[llvm] r310269 - AMDGPU: Use a custom areInlineCompatible
Matt Arsenault via llvm-commits
llvm-commits at lists.llvm.org
Mon Aug 7 10:08:44 PDT 2017
Author: arsenm
Date: Mon Aug 7 10:08:44 2017
New Revision: 310269
URL: http://llvm.org/viewvc/llvm-project?rev=310269&view=rev
Log:
AMDGPU: Use a custom areInlineCompatible
Fixes not inlining OpenCL library functions on AMDGPU,
which don't have an explicitly set target-cpu.
Added:
llvm/trunk/test/Transforms/Inline/AMDGPU/
llvm/trunk/test/Transforms/Inline/AMDGPU/inline-target-cpu.ll
llvm/trunk/test/Transforms/Inline/AMDGPU/lit.local.cfg
Modified:
llvm/trunk/lib/Target/AMDGPU/AMDGPUTargetTransformInfo.cpp
llvm/trunk/lib/Target/AMDGPU/AMDGPUTargetTransformInfo.h
Modified: llvm/trunk/lib/Target/AMDGPU/AMDGPUTargetTransformInfo.cpp
URL: http://llvm.org/viewvc/llvm-project/llvm/trunk/lib/Target/AMDGPU/AMDGPUTargetTransformInfo.cpp?rev=310269&r1=310268&r2=310269&view=diff
==============================================================================
--- llvm/trunk/lib/Target/AMDGPU/AMDGPUTargetTransformInfo.cpp (original)

+ + + + +

■ Stated task 1
According to the commit message, what problem does this change fix?
■ Stated task 2
Rewrite the records from their start up to and including the line that contains "In the image" as a JSON list of strings, one string per line, with blank lines omitted and the pictures left out.
The commit message and the records come from unrelated sources.

+ + + + +

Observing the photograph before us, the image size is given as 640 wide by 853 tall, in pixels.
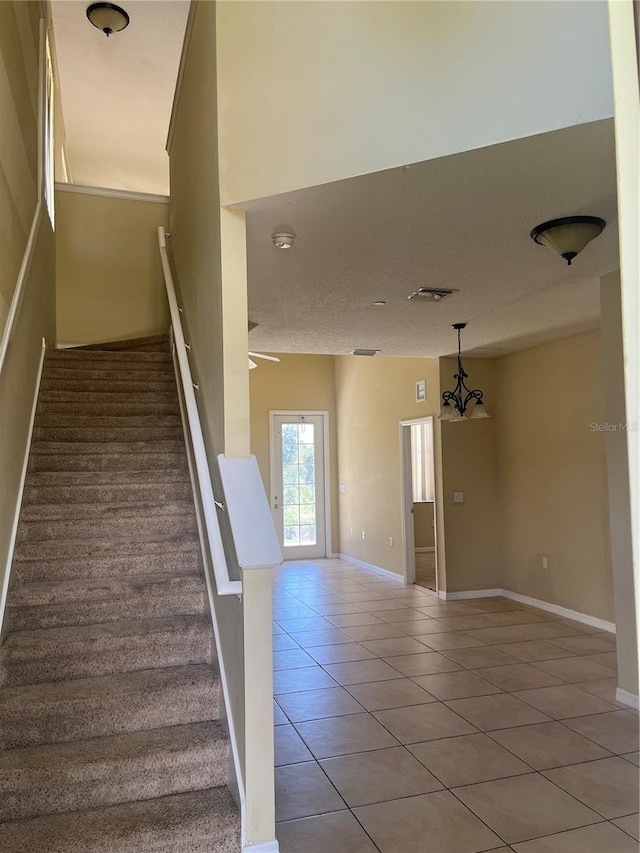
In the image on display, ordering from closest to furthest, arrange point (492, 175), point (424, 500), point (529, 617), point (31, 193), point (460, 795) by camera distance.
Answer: point (492, 175), point (460, 795), point (31, 193), point (529, 617), point (424, 500)

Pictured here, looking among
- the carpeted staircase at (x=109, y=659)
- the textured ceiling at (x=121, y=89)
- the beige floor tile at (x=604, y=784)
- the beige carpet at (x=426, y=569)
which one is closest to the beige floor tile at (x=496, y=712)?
the beige floor tile at (x=604, y=784)

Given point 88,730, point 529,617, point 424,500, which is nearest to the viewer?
point 88,730

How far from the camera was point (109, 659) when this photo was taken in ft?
8.89

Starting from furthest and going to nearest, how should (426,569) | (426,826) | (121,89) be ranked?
1. (426,569)
2. (121,89)
3. (426,826)

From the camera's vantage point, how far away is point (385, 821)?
2510mm

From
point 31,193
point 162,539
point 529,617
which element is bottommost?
point 529,617

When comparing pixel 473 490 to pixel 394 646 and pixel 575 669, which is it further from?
pixel 575 669

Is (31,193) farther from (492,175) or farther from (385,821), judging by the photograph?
(385,821)

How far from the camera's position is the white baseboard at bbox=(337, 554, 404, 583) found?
24.4ft

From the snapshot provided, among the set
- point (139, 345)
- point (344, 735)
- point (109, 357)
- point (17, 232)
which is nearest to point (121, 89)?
point (139, 345)

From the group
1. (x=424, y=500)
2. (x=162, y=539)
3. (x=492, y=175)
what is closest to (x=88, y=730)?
(x=162, y=539)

+ + + + +

■ Expected output 1
It fixes OpenCL library functions not being inlined on AMDGPU, since those functions don't have an explicitly set target-cpu.

■ Expected output 2
[
  "Observing the photograph before us, the image size is given as 640 wide by 853 tall, in pixels.",
  "In the image on display, ordering from closest to furthest, arrange point (492, 175), point (424, 500), point (529, 617), point (31, 193), point (460, 795) by camera distance."
]